*EXERCISE AIM*
Repeat each entry word for word.
::: WORKING DATA :::
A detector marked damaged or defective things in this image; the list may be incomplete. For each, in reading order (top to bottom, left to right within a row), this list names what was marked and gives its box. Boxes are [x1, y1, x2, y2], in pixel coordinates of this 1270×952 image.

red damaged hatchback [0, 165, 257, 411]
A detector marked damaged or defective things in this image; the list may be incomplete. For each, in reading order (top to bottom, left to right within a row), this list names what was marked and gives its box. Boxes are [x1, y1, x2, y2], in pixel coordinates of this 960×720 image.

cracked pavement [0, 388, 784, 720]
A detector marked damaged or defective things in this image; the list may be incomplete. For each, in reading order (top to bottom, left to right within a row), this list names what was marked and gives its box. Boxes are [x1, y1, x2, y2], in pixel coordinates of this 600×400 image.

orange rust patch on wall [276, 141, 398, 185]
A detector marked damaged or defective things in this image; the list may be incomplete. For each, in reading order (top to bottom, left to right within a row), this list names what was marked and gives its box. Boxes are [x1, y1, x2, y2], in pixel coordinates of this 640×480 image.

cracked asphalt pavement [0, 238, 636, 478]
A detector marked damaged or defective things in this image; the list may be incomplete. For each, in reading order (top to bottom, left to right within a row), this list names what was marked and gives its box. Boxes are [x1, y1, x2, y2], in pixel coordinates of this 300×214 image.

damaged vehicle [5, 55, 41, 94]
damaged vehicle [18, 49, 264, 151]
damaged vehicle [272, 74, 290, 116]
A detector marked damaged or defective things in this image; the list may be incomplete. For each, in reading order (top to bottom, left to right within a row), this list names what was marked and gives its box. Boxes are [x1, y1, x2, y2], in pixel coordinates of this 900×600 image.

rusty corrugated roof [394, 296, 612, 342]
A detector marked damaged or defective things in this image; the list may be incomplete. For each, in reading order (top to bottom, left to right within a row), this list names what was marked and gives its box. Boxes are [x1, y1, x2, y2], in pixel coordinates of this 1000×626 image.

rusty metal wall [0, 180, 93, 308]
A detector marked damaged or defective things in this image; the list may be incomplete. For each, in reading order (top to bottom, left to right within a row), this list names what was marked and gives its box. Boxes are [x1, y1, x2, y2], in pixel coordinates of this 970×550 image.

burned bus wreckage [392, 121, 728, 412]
:::
*OUTPUT FOR THIS TASK*
A detector marked damaged or defective things in this image; the list may be incomplete. For each, in reading order (top to bottom, left to right within a row), this list names what was marked and gives its box. Boxes are [x1, y1, x2, y2], in pixel coordinates of this 1270×952 image.

red damaged hatchback [0, 165, 257, 411]
A detector marked damaged or defective things in this image; the list may be incomplete. For each, in reading order (top to bottom, left to right within a row), this list names what was marked and gives its box. Boxes are [x1, y1, x2, y2], in pixel coordinates of this 960×720 image.

cracked pavement [0, 388, 784, 720]
A detector marked damaged or defective things in this image; the list may be incomplete. For each, in reading order (top to bottom, left to right within a row), this list names what was marked and gives its box. Boxes are [x1, y1, x2, y2], in pixel coordinates of this 600×400 image.

orange rust patch on wall [276, 141, 398, 185]
A detector marked damaged or defective things in this image; the list may be incomplete. For each, in reading order (top to bottom, left to right within a row), this list names what was marked and gives its box. Boxes are [x1, y1, x2, y2], in pixel coordinates of this 640×480 image.

cracked asphalt pavement [0, 238, 636, 478]
A detector marked damaged or defective things in this image; the list may be incomplete. For each, in reading order (top to bottom, left to right within a row), this list names what was marked and gives its box. Boxes are [x1, y1, x2, y2], in pixel coordinates of this 300×214 image.

damaged vehicle [5, 55, 41, 94]
damaged vehicle [18, 49, 264, 151]
damaged vehicle [272, 74, 290, 116]
A detector marked damaged or defective things in this image; the list may be incomplete. For each, in reading order (top to bottom, left to right within a row), this list names what was marked and gives its box. Boxes are [x1, y1, x2, y2], in pixel coordinates of this 900×600 image.

rusty corrugated roof [394, 296, 612, 342]
A detector marked damaged or defective things in this image; the list may be incomplete. For each, in reading order (top to bottom, left to right within a row), this list names what was marked and gives its box. Boxes are [x1, y1, x2, y2], in pixel coordinates of this 1000×626 image.

rusty metal wall [0, 180, 93, 308]
A detector marked damaged or defective things in this image; the list may be incomplete. For each, in reading order (top to bottom, left to right within a row), this list names what was marked and gives its box. Boxes are [x1, y1, x2, y2], in pixel coordinates of this 970×550 image.

burned bus wreckage [392, 121, 728, 412]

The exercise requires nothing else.